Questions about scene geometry
┏━━

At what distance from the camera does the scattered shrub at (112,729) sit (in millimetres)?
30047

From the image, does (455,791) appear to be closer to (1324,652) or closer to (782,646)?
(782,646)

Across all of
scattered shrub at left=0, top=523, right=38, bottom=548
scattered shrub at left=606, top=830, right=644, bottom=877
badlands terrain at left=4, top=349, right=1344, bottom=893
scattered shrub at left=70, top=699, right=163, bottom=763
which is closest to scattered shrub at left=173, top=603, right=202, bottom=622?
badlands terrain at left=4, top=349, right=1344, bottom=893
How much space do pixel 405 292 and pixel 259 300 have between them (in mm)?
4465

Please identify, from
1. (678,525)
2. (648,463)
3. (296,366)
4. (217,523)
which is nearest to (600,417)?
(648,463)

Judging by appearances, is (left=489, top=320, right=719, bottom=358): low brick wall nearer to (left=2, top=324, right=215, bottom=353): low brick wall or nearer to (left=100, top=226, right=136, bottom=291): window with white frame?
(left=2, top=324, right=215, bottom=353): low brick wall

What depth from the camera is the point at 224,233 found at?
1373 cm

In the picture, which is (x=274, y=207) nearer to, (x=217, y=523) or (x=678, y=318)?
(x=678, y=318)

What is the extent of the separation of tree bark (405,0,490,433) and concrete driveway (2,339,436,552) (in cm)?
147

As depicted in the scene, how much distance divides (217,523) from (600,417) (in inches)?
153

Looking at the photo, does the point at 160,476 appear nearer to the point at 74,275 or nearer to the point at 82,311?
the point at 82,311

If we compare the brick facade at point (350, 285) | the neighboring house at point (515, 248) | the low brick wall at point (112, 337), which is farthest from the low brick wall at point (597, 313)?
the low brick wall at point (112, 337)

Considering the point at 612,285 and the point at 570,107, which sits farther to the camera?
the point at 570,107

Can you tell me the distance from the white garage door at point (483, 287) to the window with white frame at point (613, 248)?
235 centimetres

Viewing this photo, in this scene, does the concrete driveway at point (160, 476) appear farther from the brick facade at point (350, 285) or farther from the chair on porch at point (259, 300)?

┗━━

Reproduce the material above exactly; please quote every line of it.

» **TASK SOLUTION**:
At what distance from the camera does the scattered shrub at (112,729) sit (in millimetres)?
30047

From the image, does (455,791) appear to be closer to (1324,652) or closer to (782,646)?
(782,646)

Across all of
scattered shrub at left=0, top=523, right=38, bottom=548
scattered shrub at left=606, top=830, right=644, bottom=877
badlands terrain at left=4, top=349, right=1344, bottom=893
scattered shrub at left=70, top=699, right=163, bottom=763
which is closest to scattered shrub at left=173, top=603, right=202, bottom=622?
badlands terrain at left=4, top=349, right=1344, bottom=893
How much space do pixel 405 292 and pixel 259 300 have between them (in mm)?
4465

Please identify, from
1. (678,525)
2. (648,463)
3. (296,366)
4. (217,523)
which is nearest to (600,417)?
(648,463)

Judging by appearances, is (left=489, top=320, right=719, bottom=358): low brick wall nearer to (left=2, top=324, right=215, bottom=353): low brick wall or nearer to (left=100, top=226, right=136, bottom=291): window with white frame?
(left=2, top=324, right=215, bottom=353): low brick wall

What depth from the camera is the point at 224,233 found at?
1373 cm

In the picture, which is (x=274, y=207) nearer to, (x=217, y=523) or (x=678, y=318)?
(x=678, y=318)

What is the extent of the separation of tree bark (405,0,490,433) and concrete driveway (2,339,436,552) (in cm)?
147

As depicted in the scene, how much distance divides (217,523) from (600,417) (in inches)?
153

Looking at the photo, does the point at 160,476 appear nearer to the point at 74,275 or nearer to the point at 82,311?
the point at 82,311

If we compare the brick facade at point (350, 285) | the neighboring house at point (515, 248) | the low brick wall at point (112, 337), which is farthest from the low brick wall at point (597, 313)?
the low brick wall at point (112, 337)

Considering the point at 612,285 and the point at 570,107, which sits farther to the camera?
the point at 570,107

Can you tell me the distance from the white garage door at point (483, 287) to the window with white frame at point (613, 248)?
235 centimetres

Viewing this photo, in this scene, does the concrete driveway at point (160, 476) appear farther from the brick facade at point (350, 285) or farther from the chair on porch at point (259, 300)?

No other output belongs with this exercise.